Nuclear

DOE in Talks with GLE, AREVA for Depleted Uranium Hexafluoride

The Department of Energy (DOE) last week said it would enter negotiations with Global Laser Enrichment (GLE) for the sale of the depleted uranium hexafluoride inventory after it selected the GE-Hitachi division’s proposal to build and operate a laser enrichment facility at the shuttered Paducah enrichment site in Kentucky.

The DOE will also enter into negotiations with AREVA for the off-specification uranium hexafluoride inventory. The selections represent an “important next step” as the DOE continues planning for potential future uses and ongoing cleanup efforts at the Paducah site, said DOE Deputy Secretary Daniel Poneman.

As POWERnews reported this March, GLE submitted a nonbinding proposal to establish an additional uranium enrichment facility at Paducah using Australian firm Silex Systems’ laser technology.  The Nuclear Regulatory Commission in September 2012 gave GLE a license to operate a previously proposed facility that could be sited on a 1,600-acre tract of land at the company’s global headquarters in Wilmington, N.C., where GLE currently operates a fuel fabrication plant. The license allows GLE to enrich uranium up to 8% by weight in the fissile isotope U-235, using Silex’s Separation of Isotopes by Laser Excitation (SILEX) technology to produce 6 million single work units (SWU) per year.

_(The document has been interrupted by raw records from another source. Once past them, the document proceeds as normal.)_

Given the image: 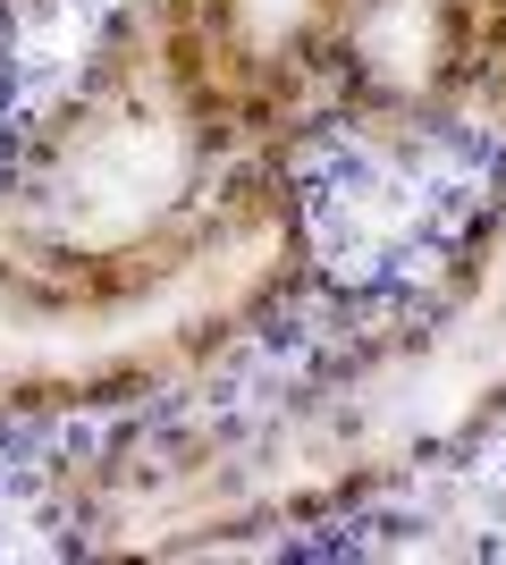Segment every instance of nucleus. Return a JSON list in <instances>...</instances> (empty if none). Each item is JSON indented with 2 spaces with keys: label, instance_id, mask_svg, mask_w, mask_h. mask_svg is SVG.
<instances>
[{
  "label": "nucleus",
  "instance_id": "f257e3e1",
  "mask_svg": "<svg viewBox=\"0 0 506 565\" xmlns=\"http://www.w3.org/2000/svg\"><path fill=\"white\" fill-rule=\"evenodd\" d=\"M506 430V152L431 287L237 405H161L60 481L85 557H245L372 515Z\"/></svg>",
  "mask_w": 506,
  "mask_h": 565
},
{
  "label": "nucleus",
  "instance_id": "f03ea898",
  "mask_svg": "<svg viewBox=\"0 0 506 565\" xmlns=\"http://www.w3.org/2000/svg\"><path fill=\"white\" fill-rule=\"evenodd\" d=\"M321 287L304 161L254 152L212 212L127 262L0 254V423H136L228 380Z\"/></svg>",
  "mask_w": 506,
  "mask_h": 565
},
{
  "label": "nucleus",
  "instance_id": "7ed1b4c3",
  "mask_svg": "<svg viewBox=\"0 0 506 565\" xmlns=\"http://www.w3.org/2000/svg\"><path fill=\"white\" fill-rule=\"evenodd\" d=\"M254 161L186 0H110L94 43L0 136V254L127 262L212 212Z\"/></svg>",
  "mask_w": 506,
  "mask_h": 565
},
{
  "label": "nucleus",
  "instance_id": "20e7f679",
  "mask_svg": "<svg viewBox=\"0 0 506 565\" xmlns=\"http://www.w3.org/2000/svg\"><path fill=\"white\" fill-rule=\"evenodd\" d=\"M330 127L380 152L456 136L506 152V0H363L330 68Z\"/></svg>",
  "mask_w": 506,
  "mask_h": 565
},
{
  "label": "nucleus",
  "instance_id": "39448f33",
  "mask_svg": "<svg viewBox=\"0 0 506 565\" xmlns=\"http://www.w3.org/2000/svg\"><path fill=\"white\" fill-rule=\"evenodd\" d=\"M212 51V76L254 152H288L330 127V68L363 0H186Z\"/></svg>",
  "mask_w": 506,
  "mask_h": 565
},
{
  "label": "nucleus",
  "instance_id": "423d86ee",
  "mask_svg": "<svg viewBox=\"0 0 506 565\" xmlns=\"http://www.w3.org/2000/svg\"><path fill=\"white\" fill-rule=\"evenodd\" d=\"M0 9H25V0H0Z\"/></svg>",
  "mask_w": 506,
  "mask_h": 565
}]
</instances>
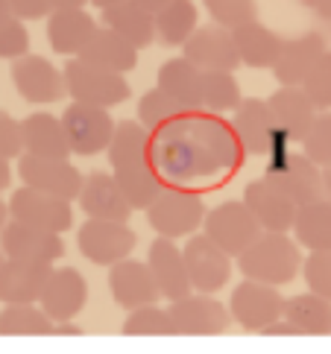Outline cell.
Here are the masks:
<instances>
[{
  "mask_svg": "<svg viewBox=\"0 0 331 354\" xmlns=\"http://www.w3.org/2000/svg\"><path fill=\"white\" fill-rule=\"evenodd\" d=\"M85 299H88L85 278L73 267H53L38 305L47 310V316L53 322H71L85 308Z\"/></svg>",
  "mask_w": 331,
  "mask_h": 354,
  "instance_id": "ffe728a7",
  "label": "cell"
},
{
  "mask_svg": "<svg viewBox=\"0 0 331 354\" xmlns=\"http://www.w3.org/2000/svg\"><path fill=\"white\" fill-rule=\"evenodd\" d=\"M50 272H53V263L6 258L0 263V301H3V305H27V301H38Z\"/></svg>",
  "mask_w": 331,
  "mask_h": 354,
  "instance_id": "d6986e66",
  "label": "cell"
},
{
  "mask_svg": "<svg viewBox=\"0 0 331 354\" xmlns=\"http://www.w3.org/2000/svg\"><path fill=\"white\" fill-rule=\"evenodd\" d=\"M94 30L97 24L85 9H53L47 15V39L59 56H80Z\"/></svg>",
  "mask_w": 331,
  "mask_h": 354,
  "instance_id": "d4e9b609",
  "label": "cell"
},
{
  "mask_svg": "<svg viewBox=\"0 0 331 354\" xmlns=\"http://www.w3.org/2000/svg\"><path fill=\"white\" fill-rule=\"evenodd\" d=\"M285 301L287 299H282L278 287L247 278L235 287L232 299H229V310H232V319L244 325L247 331H261L285 316Z\"/></svg>",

According to the DOE, GLE’s proposed facility at Paducah could “could potentially provide significant compensation to the Department for its depleted uranium hexafluoride inventories, as well as supporting U.S. policy interests and utilization of the Paducah site.” GLE’s offer also includes the potential lease or use of existing Paducah Gaseous Diffusion Plant facilities, infrastructure, and utilities, the DOE said.

AREVA, which responded to the DOE’s July-issued request for offer (RFO), separately from GLE proposed to use its own nuclear fuel fabrication facility in Richland, Wash., to process the off-specification uranium hexafluoride as blend stock for domestic nuclear reactor fuel. “AREVA has well-established technology and licensed operations for blending this type of material with other uranium feed material,” the DOE said.

The DOE issued the RFO earlier this year after an “expression of interest” provided the agency with “confirmation that a number of parties are interested in utilizing the uranium inventories and potentially in using land or facilities at the Paducah site.”